You move abroad, and suddenly you're making more money and dating sexier women than you ever could in the states. So why aren't you happy?
Sep 30, 1997 | The Tokyo skyline is like a giant graveyard; the countless gray buildings are tombstones blinking neon-sign, Chinese-character epitaphs. Cylindrical chimneys belch puffy spirals of smoke. The highway rises a hundred feet above street level, uncoiling beside packed commuter trains and other, even busier freeways. The airport bus arrives at a large terminal. I step down from the bus into the swirl of humanity. I am lost.

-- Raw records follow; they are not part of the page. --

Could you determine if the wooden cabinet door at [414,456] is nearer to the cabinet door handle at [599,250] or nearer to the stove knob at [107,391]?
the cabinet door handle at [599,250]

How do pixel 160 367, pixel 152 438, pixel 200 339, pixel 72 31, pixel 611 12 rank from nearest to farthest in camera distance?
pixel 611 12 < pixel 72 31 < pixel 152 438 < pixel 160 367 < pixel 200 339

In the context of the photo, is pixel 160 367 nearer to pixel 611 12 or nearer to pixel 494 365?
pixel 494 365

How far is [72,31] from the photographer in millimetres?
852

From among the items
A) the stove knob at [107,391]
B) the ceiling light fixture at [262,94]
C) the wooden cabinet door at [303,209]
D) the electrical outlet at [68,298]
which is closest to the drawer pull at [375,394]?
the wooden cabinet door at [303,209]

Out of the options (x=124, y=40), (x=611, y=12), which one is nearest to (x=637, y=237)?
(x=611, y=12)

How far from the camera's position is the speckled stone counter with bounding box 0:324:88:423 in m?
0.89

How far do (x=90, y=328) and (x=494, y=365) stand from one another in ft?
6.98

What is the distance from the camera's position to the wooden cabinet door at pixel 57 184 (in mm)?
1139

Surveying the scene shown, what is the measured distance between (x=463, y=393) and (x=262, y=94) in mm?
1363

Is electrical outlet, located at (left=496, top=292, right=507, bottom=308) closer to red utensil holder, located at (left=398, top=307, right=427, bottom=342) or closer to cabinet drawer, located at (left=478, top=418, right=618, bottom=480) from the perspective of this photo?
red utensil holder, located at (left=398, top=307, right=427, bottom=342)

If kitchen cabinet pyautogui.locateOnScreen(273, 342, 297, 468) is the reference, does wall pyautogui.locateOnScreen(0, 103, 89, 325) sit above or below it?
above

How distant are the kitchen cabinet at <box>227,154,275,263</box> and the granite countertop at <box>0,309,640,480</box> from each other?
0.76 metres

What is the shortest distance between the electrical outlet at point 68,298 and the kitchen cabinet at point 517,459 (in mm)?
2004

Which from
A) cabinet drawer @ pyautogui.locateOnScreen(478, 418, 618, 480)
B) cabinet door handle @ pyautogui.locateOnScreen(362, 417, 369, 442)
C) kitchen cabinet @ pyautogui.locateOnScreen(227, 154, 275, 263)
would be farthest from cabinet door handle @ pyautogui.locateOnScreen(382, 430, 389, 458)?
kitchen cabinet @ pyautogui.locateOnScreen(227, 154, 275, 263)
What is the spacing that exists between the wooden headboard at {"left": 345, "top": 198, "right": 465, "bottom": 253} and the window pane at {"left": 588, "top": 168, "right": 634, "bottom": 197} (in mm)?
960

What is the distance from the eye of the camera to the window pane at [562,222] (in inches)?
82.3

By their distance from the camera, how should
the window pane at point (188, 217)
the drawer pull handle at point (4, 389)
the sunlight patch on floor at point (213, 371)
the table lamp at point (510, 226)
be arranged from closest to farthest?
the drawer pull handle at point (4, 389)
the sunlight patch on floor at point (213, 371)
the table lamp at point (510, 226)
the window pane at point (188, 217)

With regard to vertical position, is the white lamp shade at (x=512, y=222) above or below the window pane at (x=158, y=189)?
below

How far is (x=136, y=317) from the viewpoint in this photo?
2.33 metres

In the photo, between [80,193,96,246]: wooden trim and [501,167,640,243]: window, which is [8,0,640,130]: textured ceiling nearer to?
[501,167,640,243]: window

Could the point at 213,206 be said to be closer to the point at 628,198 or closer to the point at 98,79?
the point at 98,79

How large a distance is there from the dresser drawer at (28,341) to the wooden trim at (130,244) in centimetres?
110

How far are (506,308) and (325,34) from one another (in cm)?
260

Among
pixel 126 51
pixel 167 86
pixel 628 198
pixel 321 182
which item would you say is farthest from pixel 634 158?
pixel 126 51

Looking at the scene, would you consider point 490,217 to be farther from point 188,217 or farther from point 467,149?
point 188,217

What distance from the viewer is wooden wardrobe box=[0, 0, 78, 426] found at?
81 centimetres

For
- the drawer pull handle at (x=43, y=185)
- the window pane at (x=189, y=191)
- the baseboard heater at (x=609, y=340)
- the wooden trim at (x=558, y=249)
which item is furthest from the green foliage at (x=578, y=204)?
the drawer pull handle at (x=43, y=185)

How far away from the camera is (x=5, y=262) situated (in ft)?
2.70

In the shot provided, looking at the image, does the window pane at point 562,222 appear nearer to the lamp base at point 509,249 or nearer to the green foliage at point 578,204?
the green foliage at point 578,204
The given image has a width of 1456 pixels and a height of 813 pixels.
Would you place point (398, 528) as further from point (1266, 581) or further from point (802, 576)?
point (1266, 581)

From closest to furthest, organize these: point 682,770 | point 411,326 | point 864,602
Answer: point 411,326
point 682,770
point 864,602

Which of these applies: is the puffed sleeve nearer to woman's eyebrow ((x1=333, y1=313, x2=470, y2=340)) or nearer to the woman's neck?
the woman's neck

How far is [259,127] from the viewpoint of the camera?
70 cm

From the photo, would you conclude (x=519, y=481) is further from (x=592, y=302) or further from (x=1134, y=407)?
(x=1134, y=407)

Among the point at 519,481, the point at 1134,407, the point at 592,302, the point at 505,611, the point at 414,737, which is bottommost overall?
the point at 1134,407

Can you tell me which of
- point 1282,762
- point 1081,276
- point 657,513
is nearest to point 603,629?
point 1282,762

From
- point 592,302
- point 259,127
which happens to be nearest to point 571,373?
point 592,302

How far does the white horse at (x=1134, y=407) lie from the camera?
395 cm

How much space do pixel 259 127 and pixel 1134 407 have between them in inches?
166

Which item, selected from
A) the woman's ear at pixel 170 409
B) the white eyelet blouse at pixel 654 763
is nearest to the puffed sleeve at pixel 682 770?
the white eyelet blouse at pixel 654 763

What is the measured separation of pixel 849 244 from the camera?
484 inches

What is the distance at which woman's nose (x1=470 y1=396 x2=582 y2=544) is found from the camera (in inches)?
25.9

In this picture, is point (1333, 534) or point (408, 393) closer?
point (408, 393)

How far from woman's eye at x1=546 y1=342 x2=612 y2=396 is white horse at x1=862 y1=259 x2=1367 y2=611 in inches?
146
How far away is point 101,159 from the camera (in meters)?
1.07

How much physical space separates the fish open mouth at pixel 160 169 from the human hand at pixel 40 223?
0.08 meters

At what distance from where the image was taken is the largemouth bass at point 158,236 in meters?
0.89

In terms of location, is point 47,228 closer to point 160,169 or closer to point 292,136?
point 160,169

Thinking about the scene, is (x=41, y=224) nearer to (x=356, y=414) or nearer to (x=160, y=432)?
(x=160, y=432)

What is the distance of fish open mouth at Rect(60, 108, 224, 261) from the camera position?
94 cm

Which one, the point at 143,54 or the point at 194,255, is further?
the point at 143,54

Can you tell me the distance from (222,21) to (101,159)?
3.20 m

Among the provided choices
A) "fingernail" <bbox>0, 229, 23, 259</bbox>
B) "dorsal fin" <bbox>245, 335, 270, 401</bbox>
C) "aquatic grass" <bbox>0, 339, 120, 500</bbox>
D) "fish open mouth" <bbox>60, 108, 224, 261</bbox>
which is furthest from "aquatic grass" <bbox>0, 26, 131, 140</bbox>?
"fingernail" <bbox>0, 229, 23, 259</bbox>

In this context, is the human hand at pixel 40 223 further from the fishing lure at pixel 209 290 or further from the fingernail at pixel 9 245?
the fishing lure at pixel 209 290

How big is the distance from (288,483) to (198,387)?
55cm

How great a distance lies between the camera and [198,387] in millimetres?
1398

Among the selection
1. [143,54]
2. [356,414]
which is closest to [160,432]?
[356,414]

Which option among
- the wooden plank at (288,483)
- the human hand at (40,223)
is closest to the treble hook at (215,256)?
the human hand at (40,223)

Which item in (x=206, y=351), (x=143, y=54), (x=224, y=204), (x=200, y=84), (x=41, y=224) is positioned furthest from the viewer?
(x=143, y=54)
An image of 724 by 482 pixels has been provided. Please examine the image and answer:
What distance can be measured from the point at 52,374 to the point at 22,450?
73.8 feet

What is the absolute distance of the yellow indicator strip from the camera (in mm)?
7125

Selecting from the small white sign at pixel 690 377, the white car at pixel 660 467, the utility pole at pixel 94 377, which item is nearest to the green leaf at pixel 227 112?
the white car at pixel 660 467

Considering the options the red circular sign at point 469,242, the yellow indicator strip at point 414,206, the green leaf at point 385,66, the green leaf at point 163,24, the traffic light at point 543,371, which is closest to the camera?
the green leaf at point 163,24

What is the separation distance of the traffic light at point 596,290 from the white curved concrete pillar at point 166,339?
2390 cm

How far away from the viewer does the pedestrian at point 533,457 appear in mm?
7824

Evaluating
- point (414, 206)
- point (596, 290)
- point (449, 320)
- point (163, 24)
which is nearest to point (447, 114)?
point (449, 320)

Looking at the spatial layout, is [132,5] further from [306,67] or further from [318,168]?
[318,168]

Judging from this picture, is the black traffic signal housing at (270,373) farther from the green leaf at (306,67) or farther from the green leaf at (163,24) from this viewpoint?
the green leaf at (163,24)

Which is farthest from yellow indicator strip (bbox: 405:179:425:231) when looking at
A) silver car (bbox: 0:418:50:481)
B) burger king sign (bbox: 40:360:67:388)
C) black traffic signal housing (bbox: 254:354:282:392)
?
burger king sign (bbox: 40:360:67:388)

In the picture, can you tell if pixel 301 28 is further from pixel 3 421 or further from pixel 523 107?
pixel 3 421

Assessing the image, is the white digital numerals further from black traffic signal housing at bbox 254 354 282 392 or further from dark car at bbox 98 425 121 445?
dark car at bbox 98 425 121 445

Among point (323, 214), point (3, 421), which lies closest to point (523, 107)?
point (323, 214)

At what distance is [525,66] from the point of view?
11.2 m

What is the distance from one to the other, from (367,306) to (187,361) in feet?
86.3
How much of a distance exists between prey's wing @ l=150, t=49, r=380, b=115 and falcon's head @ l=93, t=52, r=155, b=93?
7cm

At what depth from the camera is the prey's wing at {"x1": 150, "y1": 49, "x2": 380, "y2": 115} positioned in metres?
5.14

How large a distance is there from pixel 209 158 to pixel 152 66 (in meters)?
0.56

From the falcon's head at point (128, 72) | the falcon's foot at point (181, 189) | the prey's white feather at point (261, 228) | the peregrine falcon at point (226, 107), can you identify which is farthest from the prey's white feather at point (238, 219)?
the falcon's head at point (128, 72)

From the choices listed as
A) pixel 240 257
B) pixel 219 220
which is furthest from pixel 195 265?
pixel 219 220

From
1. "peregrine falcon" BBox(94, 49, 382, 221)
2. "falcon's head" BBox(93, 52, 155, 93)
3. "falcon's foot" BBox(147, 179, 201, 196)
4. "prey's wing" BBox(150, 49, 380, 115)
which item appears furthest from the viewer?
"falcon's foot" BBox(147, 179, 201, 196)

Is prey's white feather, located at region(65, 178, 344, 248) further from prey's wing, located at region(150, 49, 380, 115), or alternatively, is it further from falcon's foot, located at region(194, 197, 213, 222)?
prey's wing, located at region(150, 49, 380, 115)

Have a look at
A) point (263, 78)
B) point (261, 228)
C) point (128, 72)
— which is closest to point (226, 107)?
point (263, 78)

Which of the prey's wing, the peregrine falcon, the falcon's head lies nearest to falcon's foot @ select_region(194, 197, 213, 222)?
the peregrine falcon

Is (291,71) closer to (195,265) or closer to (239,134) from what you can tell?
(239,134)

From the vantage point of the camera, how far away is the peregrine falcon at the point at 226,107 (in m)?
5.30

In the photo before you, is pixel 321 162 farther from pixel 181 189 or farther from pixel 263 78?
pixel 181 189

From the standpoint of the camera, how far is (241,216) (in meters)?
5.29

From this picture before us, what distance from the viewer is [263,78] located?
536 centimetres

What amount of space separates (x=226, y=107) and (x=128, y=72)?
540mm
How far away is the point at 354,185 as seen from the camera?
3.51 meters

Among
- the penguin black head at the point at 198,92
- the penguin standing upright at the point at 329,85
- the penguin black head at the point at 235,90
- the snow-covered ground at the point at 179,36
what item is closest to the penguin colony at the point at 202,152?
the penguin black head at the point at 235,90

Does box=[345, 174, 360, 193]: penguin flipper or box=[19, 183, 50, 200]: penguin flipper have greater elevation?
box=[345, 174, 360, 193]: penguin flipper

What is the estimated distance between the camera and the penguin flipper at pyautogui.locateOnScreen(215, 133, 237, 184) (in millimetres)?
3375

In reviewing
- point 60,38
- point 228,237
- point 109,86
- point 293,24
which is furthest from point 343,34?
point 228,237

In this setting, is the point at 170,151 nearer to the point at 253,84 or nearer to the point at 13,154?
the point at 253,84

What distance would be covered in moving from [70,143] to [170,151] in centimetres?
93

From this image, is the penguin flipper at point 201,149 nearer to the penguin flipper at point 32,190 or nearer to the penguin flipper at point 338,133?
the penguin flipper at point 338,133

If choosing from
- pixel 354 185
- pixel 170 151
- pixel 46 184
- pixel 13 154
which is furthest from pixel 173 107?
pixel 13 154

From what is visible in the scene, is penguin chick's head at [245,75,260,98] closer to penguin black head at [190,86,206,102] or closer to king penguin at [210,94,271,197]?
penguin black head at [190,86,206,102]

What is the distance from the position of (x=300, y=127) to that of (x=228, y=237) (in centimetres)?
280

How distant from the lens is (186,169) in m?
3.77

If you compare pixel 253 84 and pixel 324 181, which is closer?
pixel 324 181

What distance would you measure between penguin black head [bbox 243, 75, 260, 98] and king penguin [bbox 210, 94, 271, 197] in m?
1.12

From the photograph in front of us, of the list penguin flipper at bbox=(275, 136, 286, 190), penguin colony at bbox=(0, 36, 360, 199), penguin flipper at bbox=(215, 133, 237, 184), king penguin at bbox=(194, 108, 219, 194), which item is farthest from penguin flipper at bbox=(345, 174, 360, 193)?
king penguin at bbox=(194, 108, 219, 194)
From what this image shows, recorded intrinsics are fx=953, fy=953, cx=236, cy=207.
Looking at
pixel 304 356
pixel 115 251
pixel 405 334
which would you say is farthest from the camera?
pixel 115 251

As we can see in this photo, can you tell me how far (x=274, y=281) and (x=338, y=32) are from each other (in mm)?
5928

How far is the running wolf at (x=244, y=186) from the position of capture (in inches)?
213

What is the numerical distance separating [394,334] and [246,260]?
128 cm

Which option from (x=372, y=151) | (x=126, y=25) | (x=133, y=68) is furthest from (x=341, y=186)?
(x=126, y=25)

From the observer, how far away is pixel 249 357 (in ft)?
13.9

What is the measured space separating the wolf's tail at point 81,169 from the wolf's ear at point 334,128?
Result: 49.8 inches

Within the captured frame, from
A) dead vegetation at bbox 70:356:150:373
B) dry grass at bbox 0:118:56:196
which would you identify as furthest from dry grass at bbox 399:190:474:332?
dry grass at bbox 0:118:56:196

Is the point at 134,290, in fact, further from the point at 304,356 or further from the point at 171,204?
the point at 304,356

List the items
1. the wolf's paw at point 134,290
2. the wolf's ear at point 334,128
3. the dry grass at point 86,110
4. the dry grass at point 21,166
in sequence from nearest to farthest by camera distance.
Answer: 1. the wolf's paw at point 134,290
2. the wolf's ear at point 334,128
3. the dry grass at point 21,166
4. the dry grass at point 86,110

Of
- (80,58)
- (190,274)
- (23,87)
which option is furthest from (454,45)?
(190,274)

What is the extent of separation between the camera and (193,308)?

I came to Japan because my luck ran out, because after graduating from college and moving to Manhattan where I spent a year aspiring to be a magazine writer, playing Rummy 500 with a few similarly employment-challenged cronies and losing a good deal of my parents' money betting on college football, I had no choice. During an angry telephone conversation my father told me he would no longer support me, and then my mother picked up the phone and mentioned the possibility of a job teaching English in Japan. Considering the circumstances, I was interested. Though I was born in Japan of a Japanese mother and an American-Jewish father, I grew up in the United States and had only briefly visited the land of my birth. The place remained for me exotic and foreign -- a wealthy island empire at the edge of the world where an indigent young man could start over. I decided I would try my luck at living abroad.
You don't know when you board that jumbo jet how long you will be gone. You know only that you have to go. You are perhaps running from something rather than to anything. You are motivated not just by a desire to change the scenery, but by an urge to transform yourself, by a belief that although you don't like yourself much in New York, you will love yourself in Shanghai, Prague or Mexico City. There you will become the dashing, secure, desirable person you have never managed to become here. You go for broke. You cut your losses. You make a run for the border.
There are different ways to bolt. There are those who meticulously plan their expatriate sojourns, enlisting grants, foundations and fellowships that ease them into cushy lives abroad; there are those who graduate from college, hear that beer costs 18 cents a mug in Bucharest and hop the next standby flight to Romania; and there are those for whom it comes down to a simple choice: overseas or jail.